Solid state forms of complex molecular structures have diffraction patterns characterized by many and overlapped reflections. In such cases, data interpretation can be quite demanding and explains why for many years XRPD has been almost uniquely employed as a fingerprinting technique, both for qualitative and quantitative assessments.
During the last 10-15 years, an impressive development in instrumentation, computer technology and powder diffraction experimental techniques [13,14] and methodologies [15-22] took place, which upgraded XRPD from a support technique to a fundamental one.
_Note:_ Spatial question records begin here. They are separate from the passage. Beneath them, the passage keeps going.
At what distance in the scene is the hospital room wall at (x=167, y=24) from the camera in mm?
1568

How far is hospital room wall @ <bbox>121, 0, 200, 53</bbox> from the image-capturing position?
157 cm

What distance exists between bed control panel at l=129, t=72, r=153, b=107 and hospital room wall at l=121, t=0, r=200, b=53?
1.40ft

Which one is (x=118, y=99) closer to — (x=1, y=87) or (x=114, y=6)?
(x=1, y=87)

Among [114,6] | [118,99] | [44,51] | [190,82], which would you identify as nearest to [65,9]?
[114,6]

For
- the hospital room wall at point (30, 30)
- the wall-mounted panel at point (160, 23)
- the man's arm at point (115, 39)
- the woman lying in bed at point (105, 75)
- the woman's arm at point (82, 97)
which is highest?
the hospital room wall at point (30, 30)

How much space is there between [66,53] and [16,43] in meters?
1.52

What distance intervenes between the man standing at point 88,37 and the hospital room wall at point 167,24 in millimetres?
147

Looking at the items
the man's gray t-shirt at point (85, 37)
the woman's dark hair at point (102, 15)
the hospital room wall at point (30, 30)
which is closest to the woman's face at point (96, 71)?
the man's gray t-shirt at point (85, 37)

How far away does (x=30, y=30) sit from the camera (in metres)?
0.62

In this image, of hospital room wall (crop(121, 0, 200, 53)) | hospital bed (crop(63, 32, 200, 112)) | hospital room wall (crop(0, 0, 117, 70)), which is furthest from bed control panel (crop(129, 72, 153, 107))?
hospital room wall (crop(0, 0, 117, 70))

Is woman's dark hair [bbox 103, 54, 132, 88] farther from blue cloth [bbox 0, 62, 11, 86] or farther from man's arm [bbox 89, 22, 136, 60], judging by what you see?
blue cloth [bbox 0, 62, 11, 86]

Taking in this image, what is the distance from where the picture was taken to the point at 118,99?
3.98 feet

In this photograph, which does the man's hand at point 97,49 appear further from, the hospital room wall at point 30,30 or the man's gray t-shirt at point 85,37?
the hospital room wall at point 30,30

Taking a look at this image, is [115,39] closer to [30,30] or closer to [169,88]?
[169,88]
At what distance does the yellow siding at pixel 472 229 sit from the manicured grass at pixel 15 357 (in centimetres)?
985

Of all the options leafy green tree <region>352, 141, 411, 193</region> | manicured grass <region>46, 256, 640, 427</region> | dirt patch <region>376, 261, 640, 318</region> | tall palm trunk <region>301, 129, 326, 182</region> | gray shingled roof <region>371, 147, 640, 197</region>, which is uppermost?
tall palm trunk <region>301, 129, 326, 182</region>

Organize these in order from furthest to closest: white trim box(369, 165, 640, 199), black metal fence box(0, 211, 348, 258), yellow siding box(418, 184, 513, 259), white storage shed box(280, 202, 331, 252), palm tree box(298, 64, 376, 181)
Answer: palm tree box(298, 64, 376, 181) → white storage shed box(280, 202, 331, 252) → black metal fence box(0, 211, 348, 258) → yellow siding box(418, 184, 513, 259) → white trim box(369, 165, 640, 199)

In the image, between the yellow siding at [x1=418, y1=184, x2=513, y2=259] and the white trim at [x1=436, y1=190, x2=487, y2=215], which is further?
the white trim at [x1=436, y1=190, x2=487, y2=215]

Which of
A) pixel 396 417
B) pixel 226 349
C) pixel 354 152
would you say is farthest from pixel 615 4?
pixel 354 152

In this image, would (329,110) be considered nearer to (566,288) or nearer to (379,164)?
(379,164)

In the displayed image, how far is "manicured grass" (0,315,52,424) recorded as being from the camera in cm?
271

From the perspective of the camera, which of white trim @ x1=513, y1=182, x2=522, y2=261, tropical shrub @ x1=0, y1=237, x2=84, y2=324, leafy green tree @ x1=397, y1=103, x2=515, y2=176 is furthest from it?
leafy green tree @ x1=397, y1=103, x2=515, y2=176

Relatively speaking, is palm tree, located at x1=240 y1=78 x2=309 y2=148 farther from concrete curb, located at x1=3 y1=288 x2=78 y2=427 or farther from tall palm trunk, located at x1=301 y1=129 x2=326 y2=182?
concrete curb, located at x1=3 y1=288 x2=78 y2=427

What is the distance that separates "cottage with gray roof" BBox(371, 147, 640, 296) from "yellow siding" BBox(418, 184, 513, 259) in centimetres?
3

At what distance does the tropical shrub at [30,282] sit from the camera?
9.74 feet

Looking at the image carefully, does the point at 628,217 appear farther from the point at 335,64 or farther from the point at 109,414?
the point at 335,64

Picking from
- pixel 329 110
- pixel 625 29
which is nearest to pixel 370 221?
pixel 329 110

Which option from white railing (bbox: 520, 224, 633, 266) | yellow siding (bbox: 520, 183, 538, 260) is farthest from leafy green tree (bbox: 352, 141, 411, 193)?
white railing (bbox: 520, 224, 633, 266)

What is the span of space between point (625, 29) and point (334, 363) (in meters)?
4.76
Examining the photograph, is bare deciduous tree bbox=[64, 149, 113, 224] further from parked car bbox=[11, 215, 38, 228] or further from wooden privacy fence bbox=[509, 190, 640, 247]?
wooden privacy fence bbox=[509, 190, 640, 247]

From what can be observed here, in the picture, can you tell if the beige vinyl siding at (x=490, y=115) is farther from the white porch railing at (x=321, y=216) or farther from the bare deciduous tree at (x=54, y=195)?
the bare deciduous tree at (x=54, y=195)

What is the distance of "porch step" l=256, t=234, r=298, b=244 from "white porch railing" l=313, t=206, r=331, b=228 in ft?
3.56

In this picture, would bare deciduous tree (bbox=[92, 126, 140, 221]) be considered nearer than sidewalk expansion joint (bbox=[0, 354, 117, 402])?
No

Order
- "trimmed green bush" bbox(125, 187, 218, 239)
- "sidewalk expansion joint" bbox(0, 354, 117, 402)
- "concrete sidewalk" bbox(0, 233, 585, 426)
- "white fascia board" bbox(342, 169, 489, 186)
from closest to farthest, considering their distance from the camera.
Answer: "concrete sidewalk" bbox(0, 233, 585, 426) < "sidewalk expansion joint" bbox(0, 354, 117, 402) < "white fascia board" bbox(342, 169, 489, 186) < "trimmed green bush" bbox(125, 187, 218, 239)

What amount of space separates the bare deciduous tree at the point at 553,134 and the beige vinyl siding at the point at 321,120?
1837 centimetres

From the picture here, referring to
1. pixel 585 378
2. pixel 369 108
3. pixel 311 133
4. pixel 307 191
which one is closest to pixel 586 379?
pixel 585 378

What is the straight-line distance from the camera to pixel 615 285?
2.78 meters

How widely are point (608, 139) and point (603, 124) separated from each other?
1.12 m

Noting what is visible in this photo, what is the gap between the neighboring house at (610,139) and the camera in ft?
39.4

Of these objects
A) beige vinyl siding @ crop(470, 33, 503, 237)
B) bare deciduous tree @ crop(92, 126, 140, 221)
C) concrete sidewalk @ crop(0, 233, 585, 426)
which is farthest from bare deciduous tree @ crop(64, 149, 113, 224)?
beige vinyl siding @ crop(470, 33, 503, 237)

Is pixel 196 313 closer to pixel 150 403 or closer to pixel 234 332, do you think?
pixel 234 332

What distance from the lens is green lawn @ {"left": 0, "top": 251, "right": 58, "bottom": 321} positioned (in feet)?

Furthermore, the recent development of total scattering techniques (i.e. techniques that interpret both Bragg and diffuse elastic scattering) has extended the use of powder diffraction to nano- or non-crystalline (i.e. liquid and amorphous) materials [23-25].
SR-XRPD has major advantages over laboratory XRPD
Laboratory XRPD is suitable for routine and structural analyses of medium difficulty. However, the identification of polymorphs with similar structure, their quantification in complex mixtures or the detection of low levels of impurities (less than a few %) require SR-XRPD.
The experimental artefacts that characterize laboratory XRPD prevent it in such cases to ascertain the structural and microstructural properties of pharmaceutical compounds [4, 22, 23]. Furthermore, SR-XRPD allows the detection of unexpected structural changes or unknown forms during manufacturing conditions, e.g. in the field of pharmaceuticals, kinetic studies at the msec scale and the application of XRPD to more complex systems, e.g. biologicals molecules.